Will gold prices fall to VND 100 million per tael?
During the week of May 12–16, global gold prices dropped sharply from USD 3,300 to USD 3,204 per ounce, marking the fourth consecutive week of decline.
In Vietnam, SJC gold bars fell by VND 3 million to VND 118.5 million (approx. USD 4,660) per tael, and gold rings dropped to VND 111–114 million (USD 4,365–4,485) per tael.
However, on May 19, global prices rebounded to USD 3,210 per ounce. Domestically, SJC gold rose by VND 800,000 to VND 119.3 million (USD 4,690) per tael, and SJC gold rings climbed to VND 114.5 million (USD 4,495).
Speaking with VietNamNet, Dr. Nguyen Tri Hieu, a financial and banking expert, noted that recent dips in both domestic and global markets may be driven by positive news such as eased geopolitical tensions - particularly in the Middle East and between Russia and Ukraine - as peace talks progress.
Additionally, former U.S. President Donald Trump’s deferral of tariffs on several countries, including Vietnam, has also played a role.
He added that when prices soar, many investors take profits, putting downward pressure on the market.
Nevertheless, Dr. Hieu emphasized that these are only short-term reactions to global news and do not indicate a medium- or long-term trend.
“Domestic gold prices may fluctuate erratically alongside global movements, but the probability of dropping to VND 100 million per tael is extremely low. Even global price drops have been short-lived, driven mostly by temporary geopolitical developments.”
Structural issues remain unresolved. The U.S. Federal Reserve continues to express concern about inflation and may soon reimpose tariffs. The U.S. economy has not shown enough improvement to lift the USD Index, he explained.
In Vietnam, in addition to global influences, domestic supply constraints mean prices spike easily when demand rises.
Associate Professor Dr. Nguyen Huu Huan from the University of Economics in Ho Chi Minh City agrees that domestic prices are unlikely to dip below VND 100 million per tael in the short term.
While global instability has eased, leading to a decline in international prices, the domestic drop has been modest.
This is due to consistently strong demand for gold within Vietnam. Even during price dips, buying remains high, keeping the gap between domestic and international prices substantial.

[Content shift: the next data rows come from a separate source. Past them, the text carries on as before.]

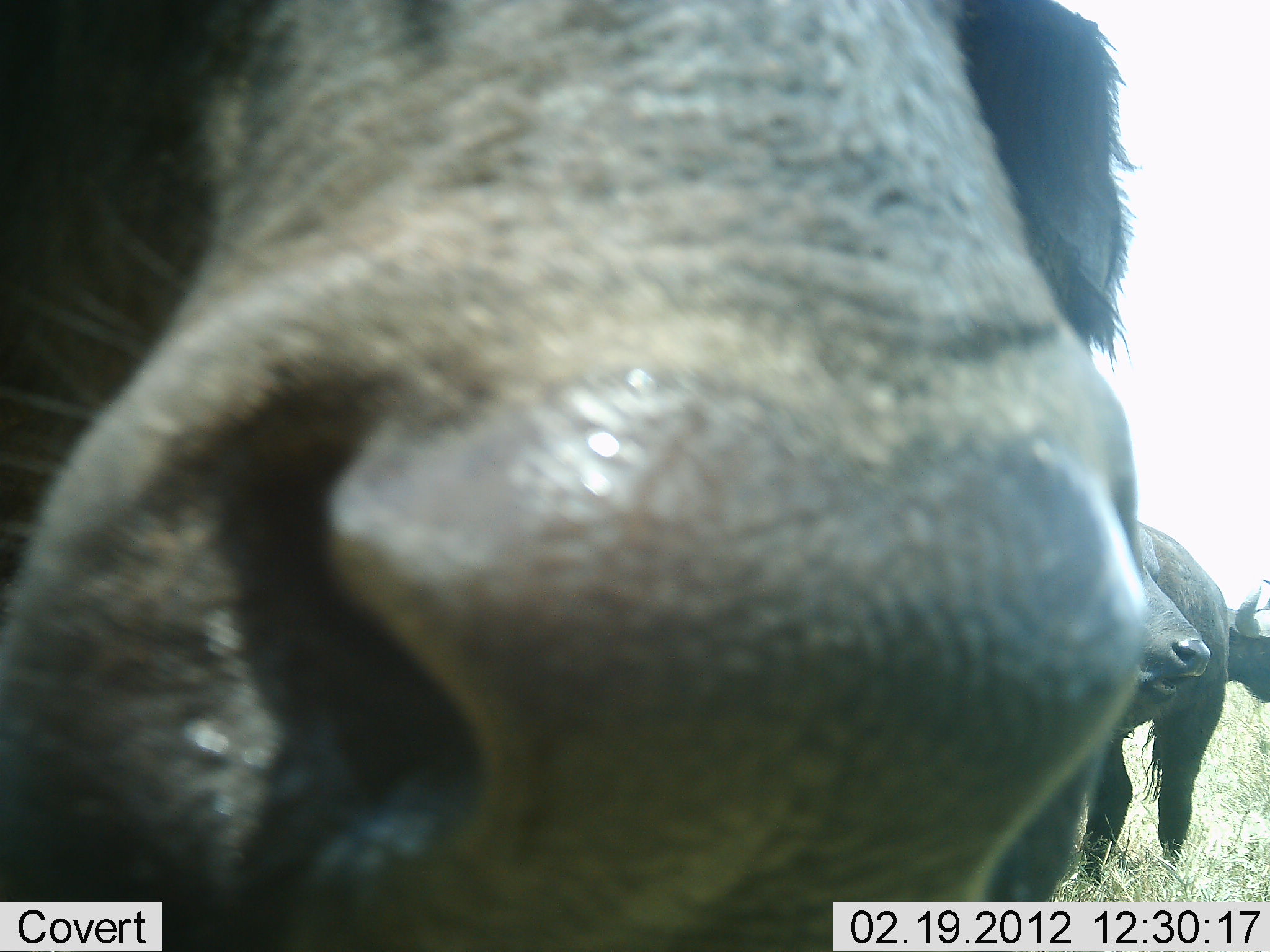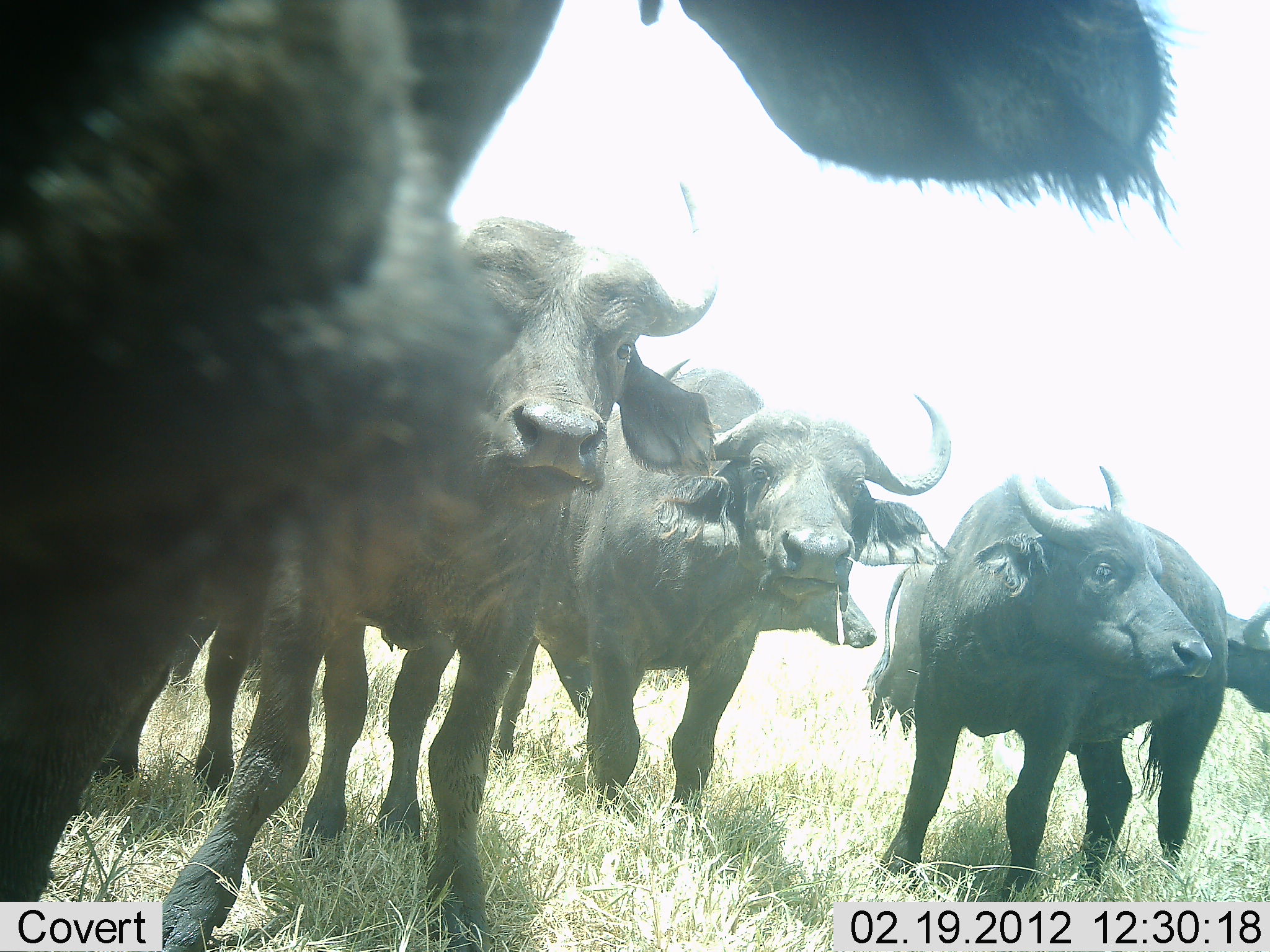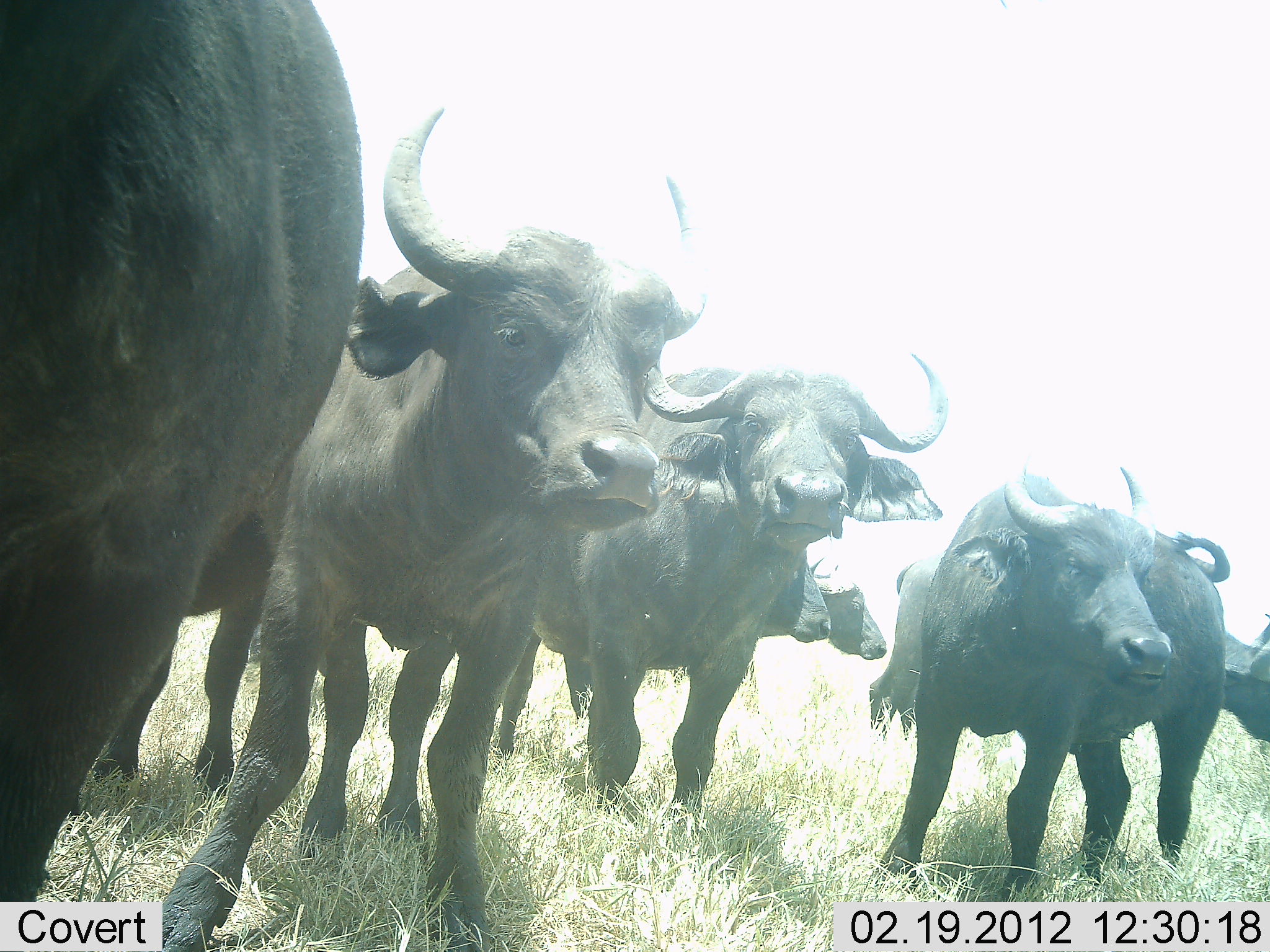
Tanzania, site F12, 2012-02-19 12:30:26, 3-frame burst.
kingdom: Animalia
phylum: Chordata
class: Mammalia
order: Artiodactyla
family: Bovidae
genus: Syncerus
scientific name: Syncerus caffer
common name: cape buffalo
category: buffalo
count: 6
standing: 91%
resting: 0%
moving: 18%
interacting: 14%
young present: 5%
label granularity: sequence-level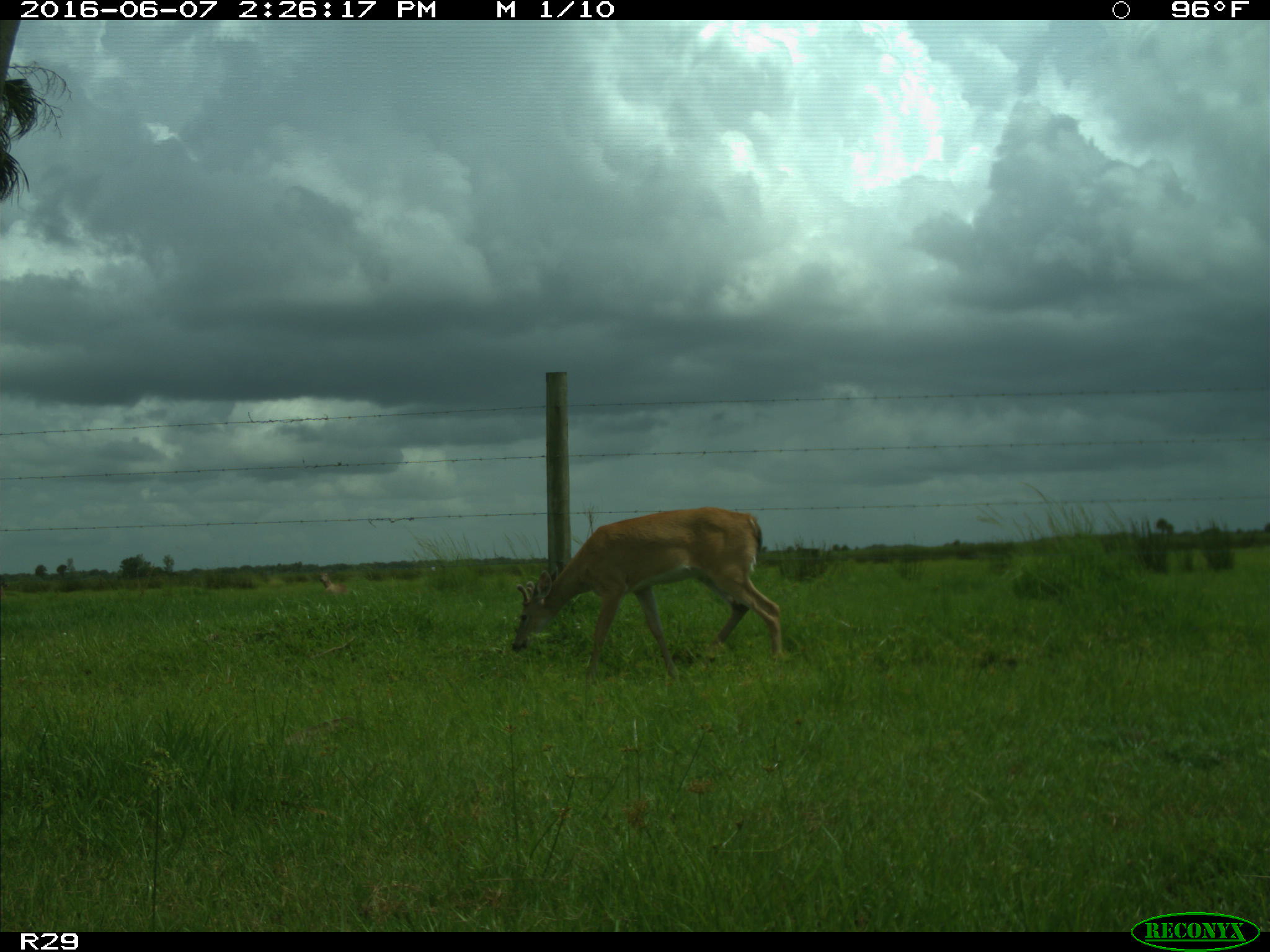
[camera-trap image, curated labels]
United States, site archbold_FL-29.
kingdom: Animalia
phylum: Chordata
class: Mammalia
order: Artiodactyla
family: Cervidae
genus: Odocoileus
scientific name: Odocoileus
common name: deer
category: unidentified deer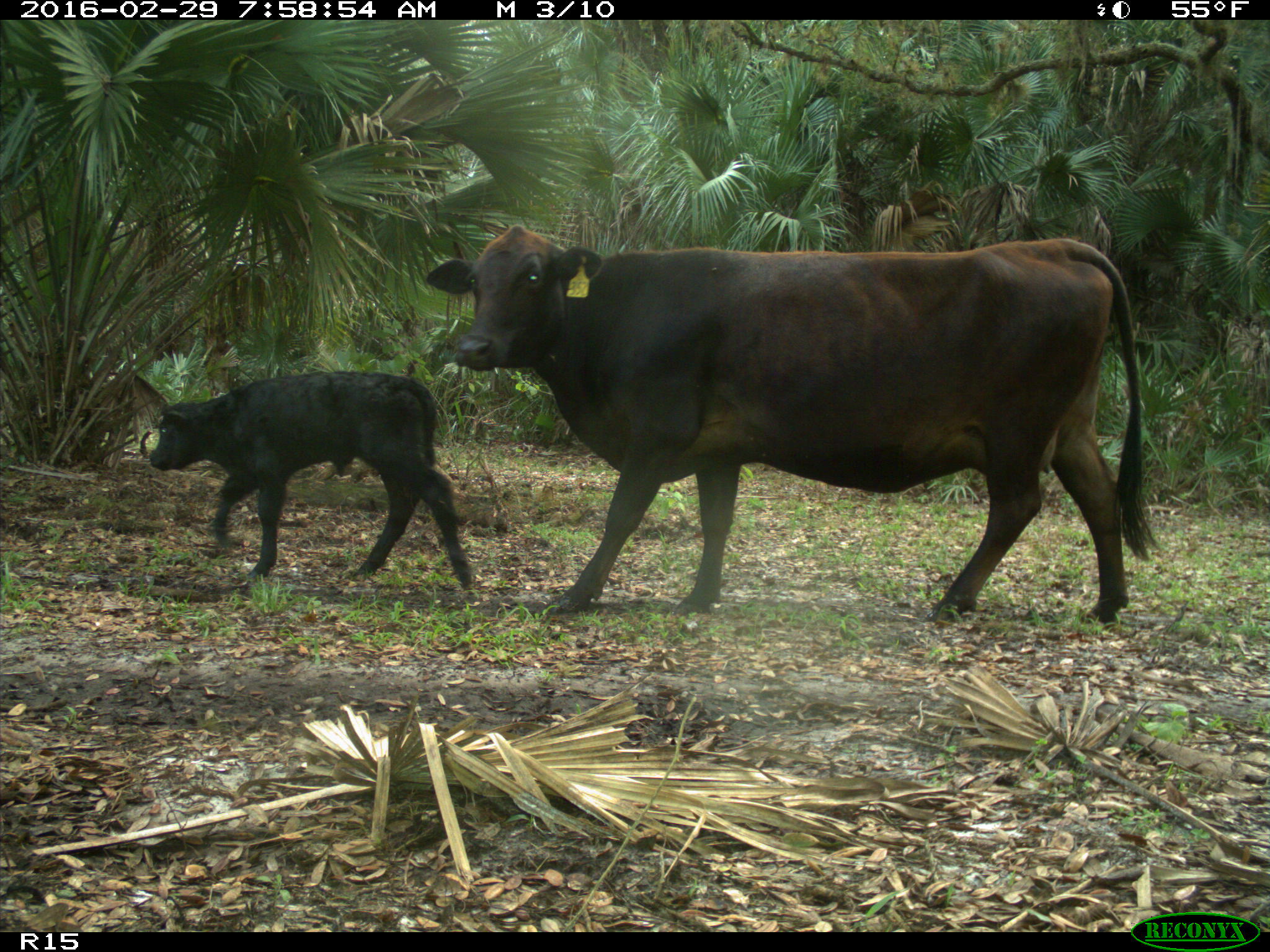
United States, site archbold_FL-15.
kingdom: Animalia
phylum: Chordata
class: Mammalia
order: Artiodactyla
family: Bovidae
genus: Bos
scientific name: Bos taurus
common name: domestic cow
Bos taurus (domestic cow).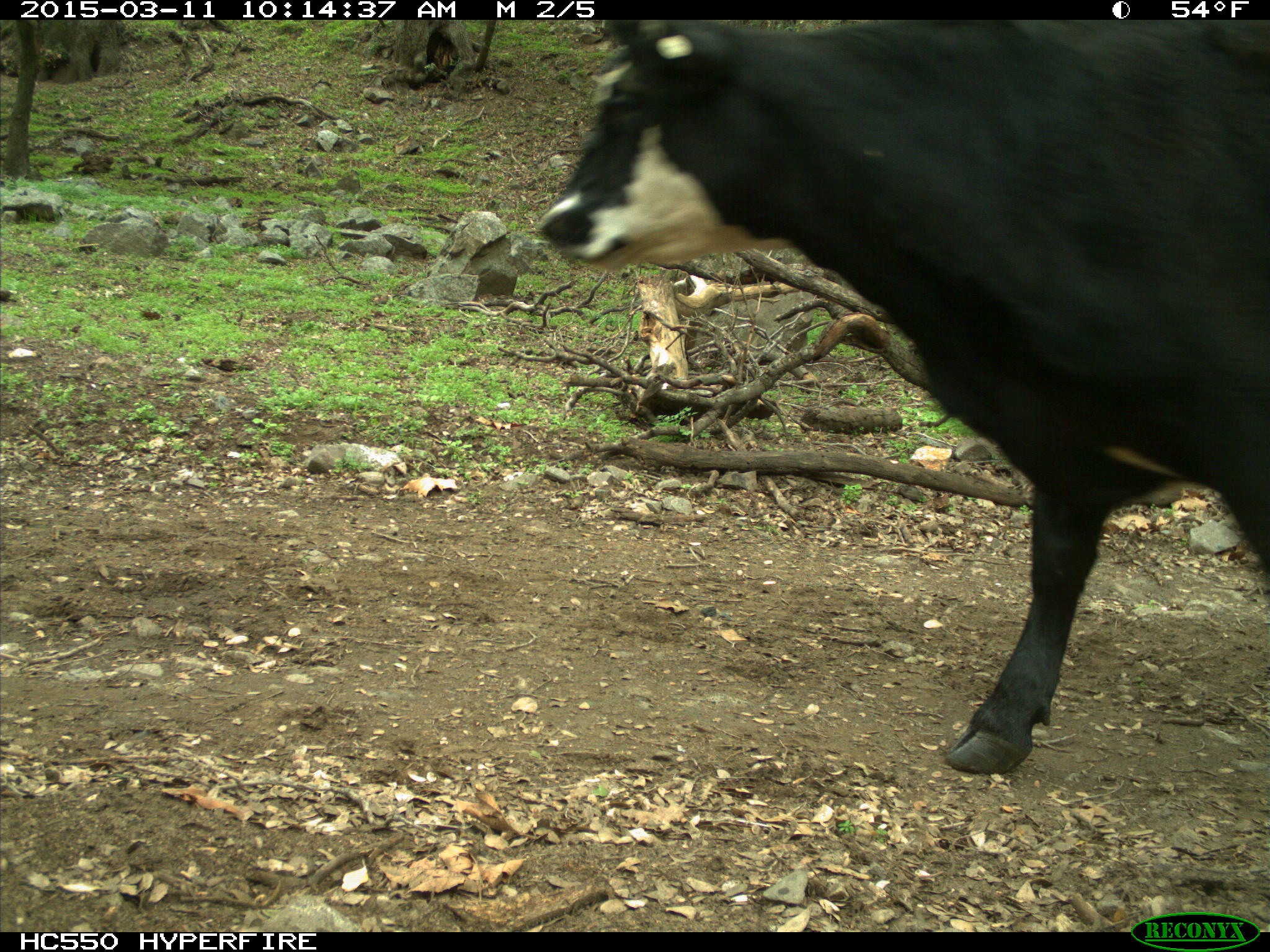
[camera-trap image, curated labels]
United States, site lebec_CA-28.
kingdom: Animalia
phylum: Chordata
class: Mammalia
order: Artiodactyla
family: Bovidae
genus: Bos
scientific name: Bos taurus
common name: domestic cow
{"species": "Bos taurus (domestic cow)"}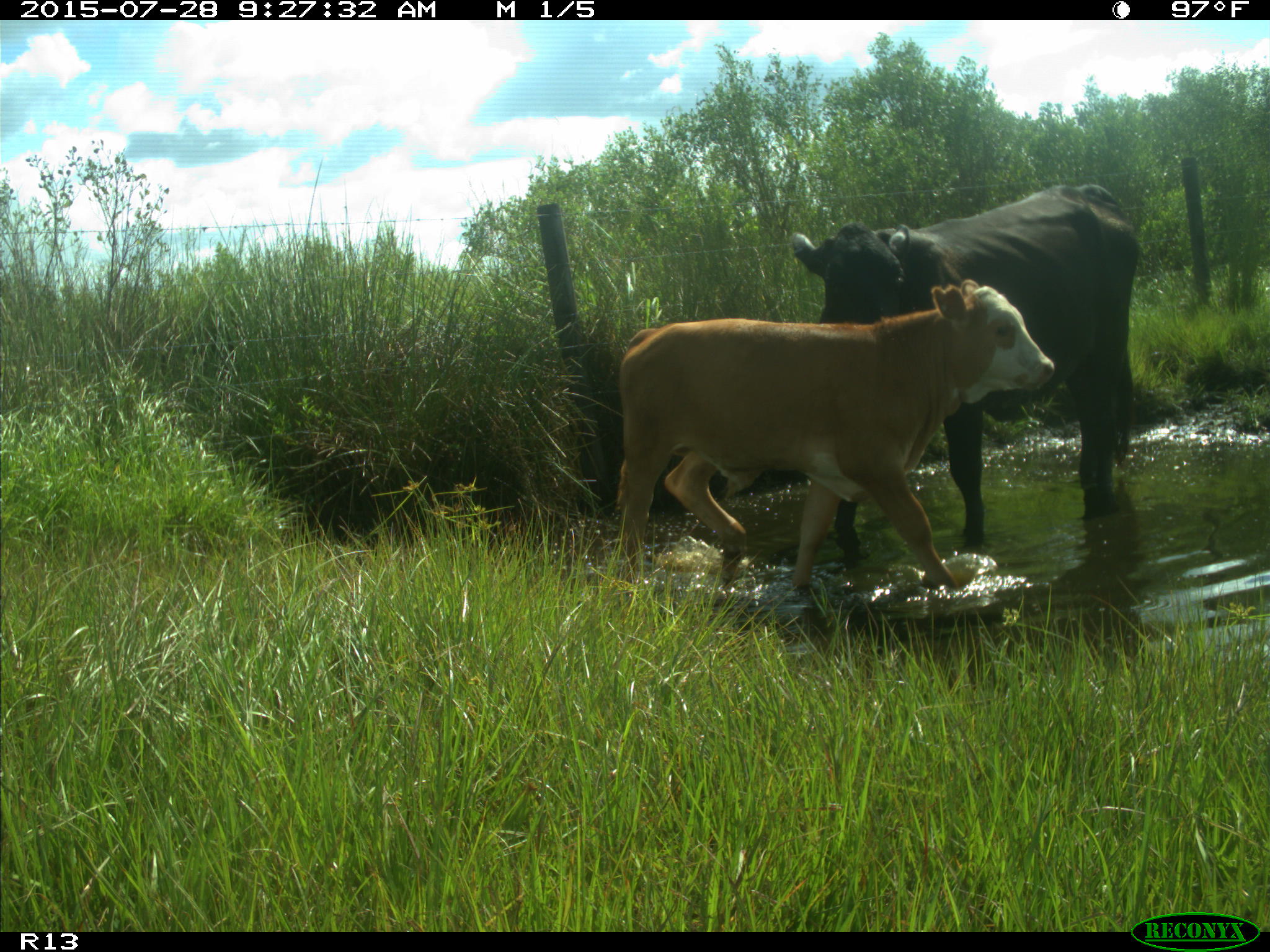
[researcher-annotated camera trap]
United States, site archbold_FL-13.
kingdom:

According to Dr. Huan, the future of domestic prices hinges on global trends and local demand. If global prices continue to decline, Vietnam’s prices will follow - but accurately predicting global trends remains difficult.
“Trump’s tariff policy is unpredictable. If imposed rates are high, gold prices will spike again. Additionally, if peace talks between Russia and Ukraine collapse and conflict escalates, gold will likely surge. In short, global price movements are highly uncertain,” Dr. Huan noted.
Proposal: Let citizens earn interest on deposited gold
Recently, the Prime Minister instructed the SBV to urgently implement regulatory measures to stabilize the gold market and submit proposed amendments to Decree 24 on gold trading by June.
To stabilize the market, Dr. Hieu recommends improving supply to meet demand. He maintains that the SBV should withdraw from its role as the sole gold importer and instead issue import quotas to licensed businesses under regulatory oversight.
He also supports ending the exclusive SJC national gold brand, allowing all brands to compete on equal footing.
Dr. Huan, however, said market stabilization is challenging due to tight domestic supply. He believes importing gold is unfeasible because foreign currency reserves should be prioritized for exchange rate stability. As gold is not an essential good, it's not a priority for foreign currency allocation.
To manage the gold market, he recommends building a gold credit market. Globally, when gold markets become too volatile, some countries implement gold credit markets to meet citizens’ trading needs while preventing foreign currency outflows. Vietnam could explore this strategy, he suggested.
Dr. Huan also proposed allowing people to deposit gold at the SBV for interest, as in the past. This approach would both stabilize prices and mobilize the large quantities of gold held by the public to support economic development.